Arame farpado
Estou a ler o "Império", do jornalista Ryszard Kapuscinski (During his four decades of reporting on Asia, Latin America, and
Tendo em conta que, onde fosse tecnicamente possível, as fronteiras em questão sempre tinham sido (e continuavam a ser) protegidas por enormes fossos de arame farpado (vi essa parafernália nas fronteiras com a Polónia, a China e o Irão) e que o referido arame, devido ao péssimo clima, se estragava rapidamente e tinha que ser substituído com frequência em centenas, melhor, em milhares de quilómetros, podemos aceitar como dado adquirido que grande parte da metalurgia soviética mais não era que a indústria do arame farpado.
Além do mais, isto não se esgotava só com as fronteiras! Quantos milhares de quilómetros de arame não se usaram nos fossos à volta do arquipélago Gulag? Aquelas centenas de campos de concentração, etapas e cárceres espargidos por todo o território do Império! Quantos milhares de quilómetros não se gastaram ainda a cercar superfícies poligonais de artilharia, de carros blindados e de armas nucleares? E as vedações aramadas dos quartéis militares? E as de toda a espécie de armazéns?
Se multiplicarmos tudo isto pelos anos de existência do poder soviético, não será difícil responder à pergunta sobre a razão de nas lojas de Smolensk ou Omsk não se conseguir comprar uma enxada ou um martelo, para já não falar numa faca ou numa colherzita: não há matéria-prima para fabricar estes objectos; gastou-se tudo com o fabrico de arame farpado. Mas a coisa não acaba aqui! Ao fim e ao cabo, toneladas deste arame tiveram que ser transportadas - em barcos, em comboios, em camelos, em trenós puxados por cães - para os lugares mais remotos, para os recantos mais inacessíveis do Império para depois ser descarregado, desenrolado, cortado e fixado. Não é difícil imaginar as intermináveis reclamações - por telefone, telégrafo ou carta - de comandantes de postos fronteiriços, de comandantes de lagers (campos de concentração) e de directores de prisões pedindo novas remessas de toneladas de arame levados pelo seu zelo previdente de fazerem grande aprovisionamento para a eventualidade de faltar nos armazéns centrais. Por outro lado, também não é difícil imaginar aqueles milhares de equipas e comissões de controlo percorrendo o Império de ponta a ponta com o objectivo de verificar se tudo estava bem cercado, se os fossos tinham altura e espessura suficientes, se o emaranhado de arames era suficientemente denso de forma a que nem mesmo um rato conseguisse escapar através dele. Também é fácil imaginar as chamadas telefónicas de Moscovo aos seus subordinados nas províncias, chamadas que contêm o alerta e a preocupação constante encerrados na pergunta: De certeza que aí estais bem aramados? E é por isso que os homens, em vez de construírem casas e hospitais, em vez de comporem instalações de água e electricidade, que não cessam de se estragar, durante anos e anos estavam ocupados (felizmente nem todos) a aramar o seu Império, pelo interior e pelo exterior, à escala local e estatal.
2 comentários:
Até pode ser curiosa, mas não é certamente original.

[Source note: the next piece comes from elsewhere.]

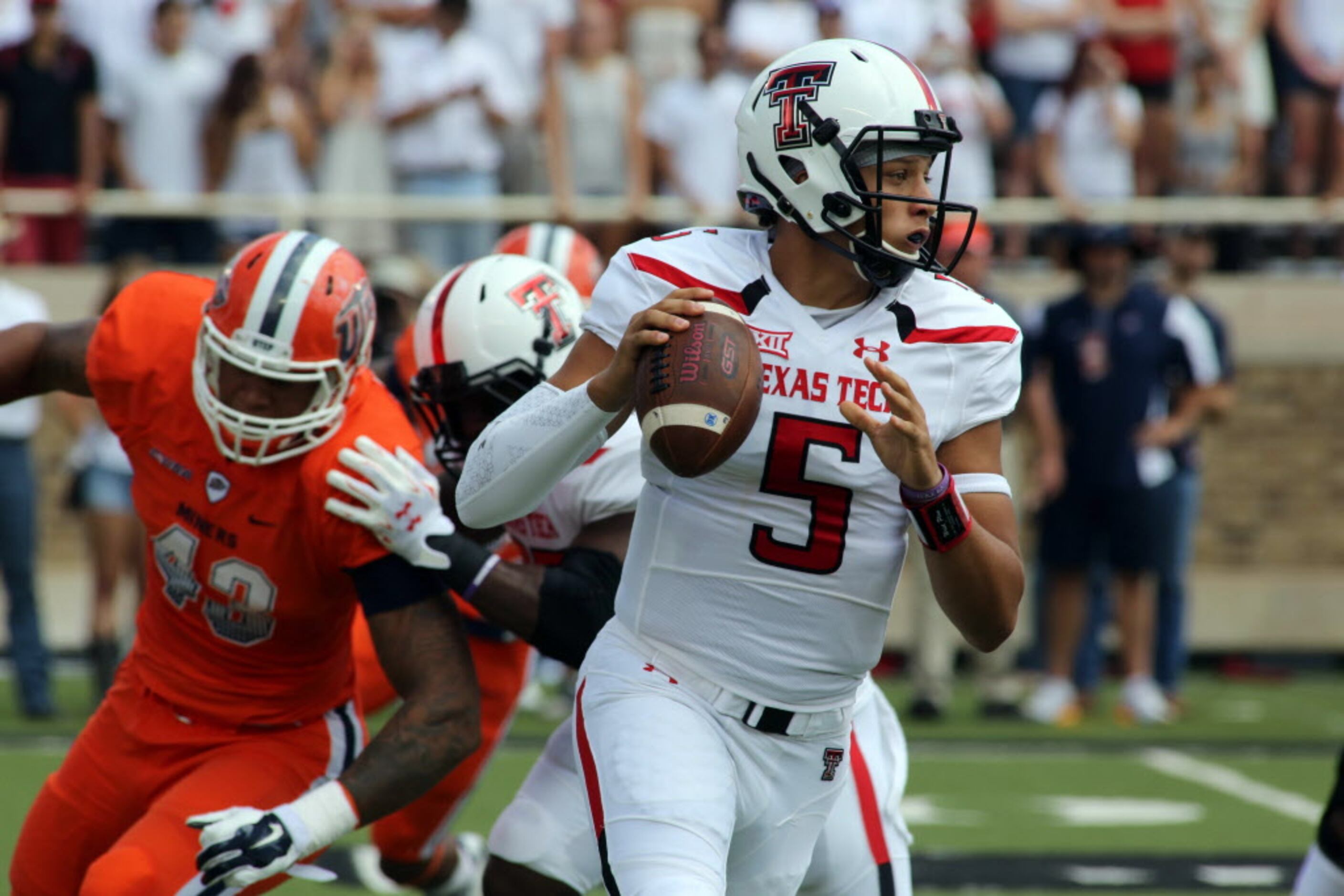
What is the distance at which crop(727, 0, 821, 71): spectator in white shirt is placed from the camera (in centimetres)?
1069

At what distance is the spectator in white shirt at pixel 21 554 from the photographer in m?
8.30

Então não é que o Congresso Norte Americano, umas décadas de "civilização" adiante do relato que transcreves decreta fazer um muro de 1200Km (para já) na sua fronteira com o México. Algum progresso já se sente (agora em vez do arame a industria é a do betão).
Infelizmente todos os "impérios" são riziveis.
Quanto a campos de concentração...nem é bom falar, porque os há por aí (alguns em pedaços de ilhas colonialmente ocupadas, outros que ningém sabe exactamente onde ficam mas sabe-se que existe um imenso tráfego aéreo que os alimenta). Campos igualmente cercados por arames igualmente farpados.
Por outro lado acho de uma certa sobranceria de posição o modo como, no final do texto fala dos funcionários zelosos em torno de uma actividade infeliz imposta por um governo autoritário. Talvez seja melhor a pregunta que noutros hemisférios, outros empregados, tanbém eles zelosos, mas ao serviço de outros "senhores" fazem, quando condicionam o tratamento médico a um acidentado à porta de um hospital à apresentação do "papelinho" do seguro de saúde.
..."Tempos Modernos"... mas os hábitos dos impérios, com ligeiros acertos no enfoque....permanecem muito semelhantes.
Jorge, estou totalmente de acordo: não só Guantanamo é um horror, existente num Império que tem coisas inacreditáveis, como a defesa da pena de morte e a NRA, como também nós temos alguns tiques de Império, por termos uma população que aceita sem reclamar atentados contra a dignidade do Homem.